Дальше идти я не решался. Затаив дыхание, раздвинул густой кустарник. Хрустнула ветка, и какое-то насекомое свалилось мне на голову. Я сделал еще несколько робких шагов — и вдруг вздрогнул, услышав совсем рядом какой-то звук: тихий, сдержанный крик или стон. Я замер. Что делать? Но не могу же я в самом деле целую вечность стоять тут! И, поборов тревожное предчувствие, я осторожно, шаг за шагом, стал прокладывать себе дорогу в зарослях — именно оттуда доносился слабый, жалобный голос.
Прежде чем я успел сообразить что-либо, я увидел Веру. Вначале — только ее забинтованные ноги с черными, вымазанными землей пятками. Я шагнул вперед и наконец увидел ее всю: она лежала на боку, подогнув колени и полузакрыв глаза. Лицо бледное, меловое, словно прибрежные ракушки, на лбу пятна грязи.
Наконец-то я ее нашел, значит, немцы не увезли ее с собой. Я едва не засмеялся от радости. Я опустился возле Веры на колени. Она молчала и не шевелилась. Мне даже показалось, что она меня не замечает.
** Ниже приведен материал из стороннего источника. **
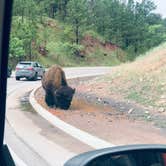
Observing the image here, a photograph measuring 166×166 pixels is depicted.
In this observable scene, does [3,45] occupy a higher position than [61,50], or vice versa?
[3,45]

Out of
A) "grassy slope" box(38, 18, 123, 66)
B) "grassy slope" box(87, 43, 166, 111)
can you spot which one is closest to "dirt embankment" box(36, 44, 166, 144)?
"grassy slope" box(87, 43, 166, 111)

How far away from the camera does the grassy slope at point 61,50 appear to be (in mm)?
11284

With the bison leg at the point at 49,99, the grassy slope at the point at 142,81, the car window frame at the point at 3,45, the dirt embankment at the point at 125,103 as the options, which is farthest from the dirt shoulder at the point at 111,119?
the car window frame at the point at 3,45

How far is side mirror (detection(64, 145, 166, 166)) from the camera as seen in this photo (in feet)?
5.93

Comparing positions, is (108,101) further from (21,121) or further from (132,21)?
(21,121)

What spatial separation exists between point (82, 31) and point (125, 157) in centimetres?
1592

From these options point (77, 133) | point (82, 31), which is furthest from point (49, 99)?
point (82, 31)

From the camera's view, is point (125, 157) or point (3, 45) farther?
point (3, 45)

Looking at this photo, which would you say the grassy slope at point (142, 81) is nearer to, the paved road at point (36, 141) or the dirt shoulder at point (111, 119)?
the dirt shoulder at point (111, 119)

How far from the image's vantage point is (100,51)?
51.2 feet

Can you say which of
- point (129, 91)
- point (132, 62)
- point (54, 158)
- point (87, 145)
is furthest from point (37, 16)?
point (132, 62)

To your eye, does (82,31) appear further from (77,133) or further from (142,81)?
(77,133)

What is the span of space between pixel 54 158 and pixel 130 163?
3872 millimetres

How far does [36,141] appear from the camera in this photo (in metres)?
7.23
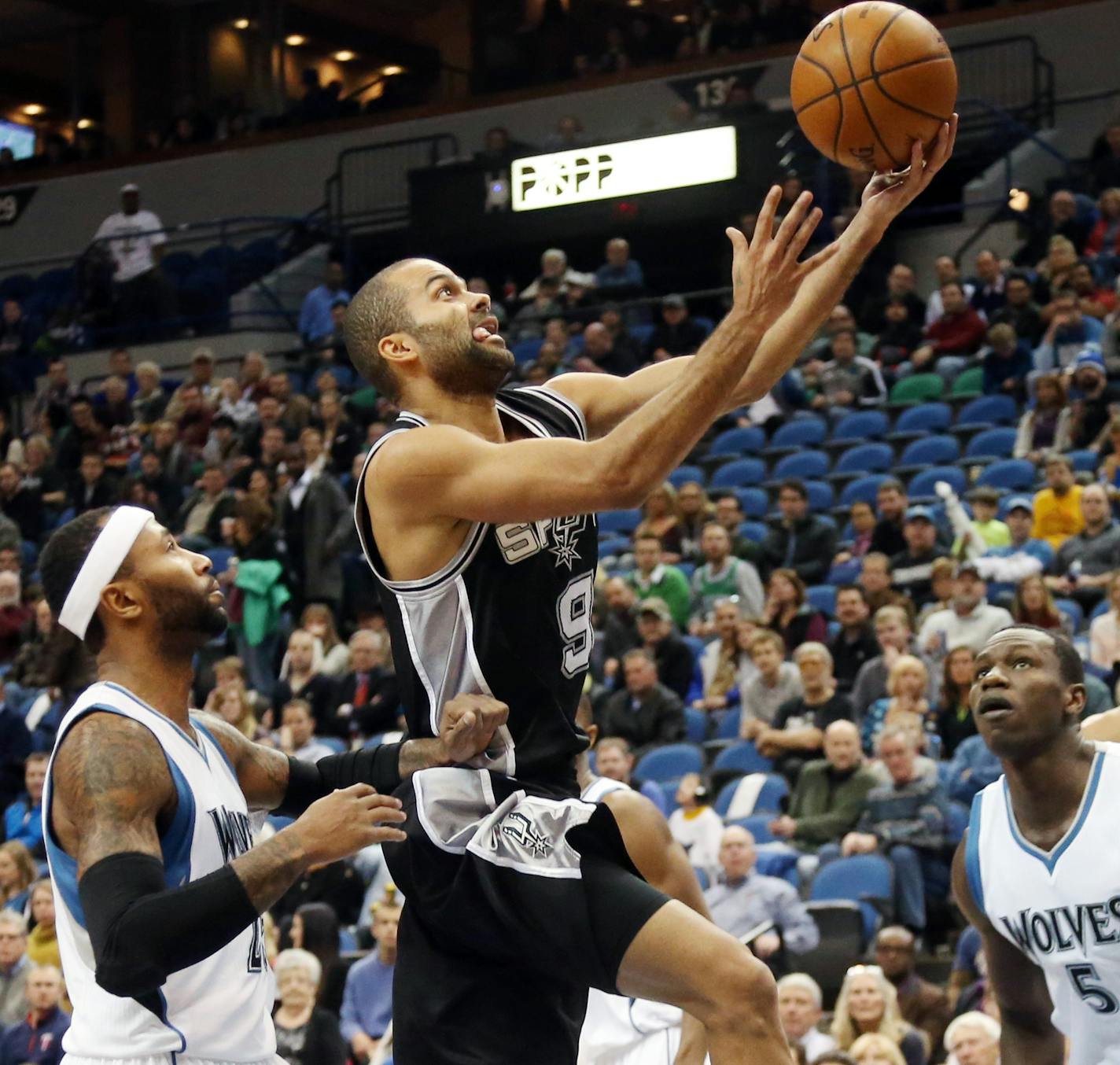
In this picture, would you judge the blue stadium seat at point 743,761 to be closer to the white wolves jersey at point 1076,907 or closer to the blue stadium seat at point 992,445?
the blue stadium seat at point 992,445

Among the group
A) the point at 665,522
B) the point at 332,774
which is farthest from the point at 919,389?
the point at 332,774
— Они и тебя напоили? — спросил я.
Зрачки Веры задрожали, и я с трудом разобрал:
— Лучше умереть…
Я удивленно посмотрел на нее. Смеется она надо мной, что ли?
— Тебе помочь?
Я протянул к ней руки, но она оттолкнула меня.
— Нет-нет. Не трогай меня.
Она прижимала руки к животу, как бы стараясь унять колики.
— Они меня тоже напоили. Но потом меня вырвало, и теперь все прошло.
Она не слушала меня, бескровные губы едва шевелились, и мне пришлось наклониться, чтобы услышать ее.
— Какая страшная боль… Она опять застонала.